Grey Fox on Black Tie
Dress codes have become a bit of a nightmare. Recent codes such as casual, smart casual, lounge suit and cocktail are unclear and open to wide interpretation. This is fine for the confident man of style, but for most of us the uncertainty means that you can’t be sure what everyone else will be wearing at the event you’re attending.
David Evans wearing Black Tie at Glyndebourne
It’s therefore a relief to be invited to a black tie event. In common with other more traditional codes - white tie and morning dress - you know what to wear and can be sure that you’ll fit in with the other guests (which is the military-inspired idea of older dress codes). The great advantage of shopping at Budd for your black tie outfit is that you’ll find classic products that make you look your best and you’ll be able to wear for years to come.
I’m a bit fussy about these older dress codes. Black tie is just that - a black bow tie. I know many disagree and will wear coloured bow ties or even neckties - but I’m old-old-fashioned in that way. It’s simply respectful to the host to stick to a dress code. However, for anything other than the colour and shape of the tie, black tie is open to more creativity that you may think.
"Black tie is just that - a black bow tie. I know many disagree and will wear coloured bow ties or even neckties - but I’m old-old-fashioned in that way."
The traditional evening suit (black or dark blue with silk lapel facings and silk braid down the trouser leg), white dress shirt, plain oxford shoes (often patent leather) and black silk bow tie (preferably self-tied rather than pre-tied) is the default.

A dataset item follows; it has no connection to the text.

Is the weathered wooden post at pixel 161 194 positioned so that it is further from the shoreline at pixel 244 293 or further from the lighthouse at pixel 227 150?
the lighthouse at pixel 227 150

However, there is room for adding colour in the form of a velvet evening jacket or tuxedo (a smoking jacket is one variation of this) or lightweight cream or white in summer. The tuxedo can be almost any hue, rich red, bottle green, navy blue are the commonest. Some may even have a modest pattern.
Evening shirts can be kept simple; my favourite is Budd’s tailored marcella shirt, but you may prefer a pleated front. I’d urge caution with coloured evening shirts; cream or Budd’s subtle pink are as far as I’d go. I tend to avoid wing collars; strictly they are for white tie not black, but I accept that their use is becoming commoner.
You can add personality and interest with enamel dress studs, cummerbund or waistcoat, a silk evening scarf, a pocket square and even some plain coloured socks - Budd offers an excellent selection here.
So, in summary, I urge caution in breaking out too far from the comforting certainty of the black tie dress code - keep it classic and enjoy expressing your personality within its confines.